The `hallucination_evaluation_model` is an open-source model created by [Vectara](https://vectara.com) to detect hallucinations in large language models (LLMs). It is particularly useful in the context of building retrieval-augmented-generation (RAG) applications, where an LLM summarizes a set of facts, but this model can also be used in other contexts. The model is based on the [SentenceTransformers](https://sbert.net) [Cross-Encoder](https://www.sbert.net/examples/applications/cross-encoder/README.html) class and is trained on datasets like [FEVER](https://huggingface.co/datasets/fever), [Vitamin C](https://huggingface.co/datasets/tals/vitaminc), and [PAWS](https://huggingface.co/datasets/paws) to determine textual entailment and factual consistency.

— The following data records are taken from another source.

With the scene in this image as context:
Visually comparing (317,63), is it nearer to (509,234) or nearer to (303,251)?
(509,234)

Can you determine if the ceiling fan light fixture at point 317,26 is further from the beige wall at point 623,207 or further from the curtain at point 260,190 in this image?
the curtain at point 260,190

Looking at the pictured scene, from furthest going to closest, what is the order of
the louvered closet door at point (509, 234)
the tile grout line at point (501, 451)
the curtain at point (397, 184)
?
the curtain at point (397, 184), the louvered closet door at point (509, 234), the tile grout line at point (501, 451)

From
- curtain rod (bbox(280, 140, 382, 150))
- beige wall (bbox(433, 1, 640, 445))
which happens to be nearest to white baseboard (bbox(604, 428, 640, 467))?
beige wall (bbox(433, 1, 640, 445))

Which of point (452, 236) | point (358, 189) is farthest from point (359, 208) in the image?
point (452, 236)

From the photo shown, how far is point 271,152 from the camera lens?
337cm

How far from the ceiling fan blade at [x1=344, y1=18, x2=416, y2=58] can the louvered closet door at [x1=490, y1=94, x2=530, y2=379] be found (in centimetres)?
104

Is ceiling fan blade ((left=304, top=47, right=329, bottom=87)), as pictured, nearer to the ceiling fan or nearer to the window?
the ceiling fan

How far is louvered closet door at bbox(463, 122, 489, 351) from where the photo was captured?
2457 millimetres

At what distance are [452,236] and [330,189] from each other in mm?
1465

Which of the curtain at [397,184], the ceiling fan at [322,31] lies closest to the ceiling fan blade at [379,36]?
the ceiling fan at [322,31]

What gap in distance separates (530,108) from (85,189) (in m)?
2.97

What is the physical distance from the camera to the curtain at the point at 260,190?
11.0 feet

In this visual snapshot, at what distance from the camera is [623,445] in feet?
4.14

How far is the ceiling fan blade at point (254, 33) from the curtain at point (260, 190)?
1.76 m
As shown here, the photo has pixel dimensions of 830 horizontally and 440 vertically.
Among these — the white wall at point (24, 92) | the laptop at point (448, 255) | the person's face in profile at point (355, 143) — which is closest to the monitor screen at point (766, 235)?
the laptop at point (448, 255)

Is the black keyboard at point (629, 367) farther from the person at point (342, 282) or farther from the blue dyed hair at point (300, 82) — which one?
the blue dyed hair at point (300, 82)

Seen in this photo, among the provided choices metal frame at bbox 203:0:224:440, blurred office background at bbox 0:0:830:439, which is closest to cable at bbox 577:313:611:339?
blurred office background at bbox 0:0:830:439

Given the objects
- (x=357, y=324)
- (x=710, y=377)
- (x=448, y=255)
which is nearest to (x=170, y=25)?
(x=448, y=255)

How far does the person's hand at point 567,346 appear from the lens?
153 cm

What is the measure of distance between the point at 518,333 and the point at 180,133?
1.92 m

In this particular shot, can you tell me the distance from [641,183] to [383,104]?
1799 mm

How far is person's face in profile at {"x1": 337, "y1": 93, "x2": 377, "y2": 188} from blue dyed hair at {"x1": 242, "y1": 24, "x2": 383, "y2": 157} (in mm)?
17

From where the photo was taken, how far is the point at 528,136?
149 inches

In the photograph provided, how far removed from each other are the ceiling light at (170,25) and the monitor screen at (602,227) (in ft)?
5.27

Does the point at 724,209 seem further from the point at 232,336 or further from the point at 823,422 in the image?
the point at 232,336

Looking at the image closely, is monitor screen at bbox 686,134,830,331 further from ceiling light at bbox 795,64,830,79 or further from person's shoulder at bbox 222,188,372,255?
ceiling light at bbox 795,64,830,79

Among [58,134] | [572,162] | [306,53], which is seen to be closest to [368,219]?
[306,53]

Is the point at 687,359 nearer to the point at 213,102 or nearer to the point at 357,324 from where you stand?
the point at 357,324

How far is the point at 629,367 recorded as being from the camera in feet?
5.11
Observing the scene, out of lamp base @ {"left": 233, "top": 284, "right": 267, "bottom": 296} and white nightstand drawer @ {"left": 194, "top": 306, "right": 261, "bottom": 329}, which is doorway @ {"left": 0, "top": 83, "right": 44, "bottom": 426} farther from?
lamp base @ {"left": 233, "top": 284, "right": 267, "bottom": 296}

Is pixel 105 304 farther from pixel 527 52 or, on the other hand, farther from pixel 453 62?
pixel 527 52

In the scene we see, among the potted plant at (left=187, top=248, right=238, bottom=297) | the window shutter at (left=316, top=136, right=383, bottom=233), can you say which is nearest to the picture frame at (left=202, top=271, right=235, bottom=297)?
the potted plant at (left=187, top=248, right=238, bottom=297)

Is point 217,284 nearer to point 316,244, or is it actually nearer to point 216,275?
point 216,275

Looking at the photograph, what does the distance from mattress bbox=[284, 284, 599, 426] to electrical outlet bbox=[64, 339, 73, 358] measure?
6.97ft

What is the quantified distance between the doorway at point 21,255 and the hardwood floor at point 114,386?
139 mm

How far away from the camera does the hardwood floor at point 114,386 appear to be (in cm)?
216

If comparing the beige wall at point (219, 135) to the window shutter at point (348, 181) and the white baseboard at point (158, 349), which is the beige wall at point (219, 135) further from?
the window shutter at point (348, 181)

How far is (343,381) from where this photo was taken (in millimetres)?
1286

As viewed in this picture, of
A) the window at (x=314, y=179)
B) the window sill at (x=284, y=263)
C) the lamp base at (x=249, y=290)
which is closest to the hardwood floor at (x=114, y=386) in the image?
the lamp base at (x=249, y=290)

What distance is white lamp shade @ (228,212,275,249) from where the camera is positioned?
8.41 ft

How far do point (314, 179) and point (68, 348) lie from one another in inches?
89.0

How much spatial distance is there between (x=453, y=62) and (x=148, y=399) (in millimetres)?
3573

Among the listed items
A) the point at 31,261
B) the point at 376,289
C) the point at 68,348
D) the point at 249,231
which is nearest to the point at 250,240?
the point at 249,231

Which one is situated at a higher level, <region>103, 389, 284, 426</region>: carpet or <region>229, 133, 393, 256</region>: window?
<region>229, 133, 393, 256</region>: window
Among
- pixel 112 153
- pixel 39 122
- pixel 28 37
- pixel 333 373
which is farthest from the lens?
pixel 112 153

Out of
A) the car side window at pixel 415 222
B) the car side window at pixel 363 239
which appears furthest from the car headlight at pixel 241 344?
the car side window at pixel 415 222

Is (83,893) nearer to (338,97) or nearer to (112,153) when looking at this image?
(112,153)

## Model inputs and outputs

### Inputs
- Text data, which can be summarizations or other outputs from large language models

### Outputs
- A probability score from 0 to 1, where 0 indicates a hallucination and 1 indicates a factually consistent output

## Capabilities

The `hallucination_evaluation_model` can be used to assess the factual consistency of text generated by large language models. This is particularly useful for applications like retrieval-augmented generation, where the model needs to maintain fidelity to the source information. The model has been evaluated on various benchmarks, including the [TRUE Dataset](https://arxiv.org/pdf/2204.04991.pdf), [SummaC](https://aclanthology.org/2022.tacl-1.10.pdf), and the [AnyScale Ranking Test for Hallucinations](https://www.anyscale.com/blog/llama-2-is-about-as-factually-accurate-as-gpt-4-for-summaries-and-is-30x-cheaper), achieving strong performance.

## What can I use it for?

The `hallucination_evaluation_model` can be used to assess the factual consistency of text generated by large language models, which is particularly useful for applications like retrieval-augmented generation, where the model needs to maintain fidelity to the source information. If you are interested in learning more about RAG or experimenting with Vectara, you can [sign up](https://console.vectara.com/signup/?utm_source=huggingface&utm_medium=space&utm_term=hhem-model&utm_content=console&utm_campaign=) for a free Vectara account.

## Things to try

One interesting thing to try with the `hallucination_evaluation_model` is to use it to evaluate the factual consistency of outputs from different large language models. This could help identify models that are better at maintaining fidelity to source information, which could be useful for a variety of applications. Additionally, you could experiment with using the model in the context of a retrieval-augmented generation system, to see how it performs in that specific use case.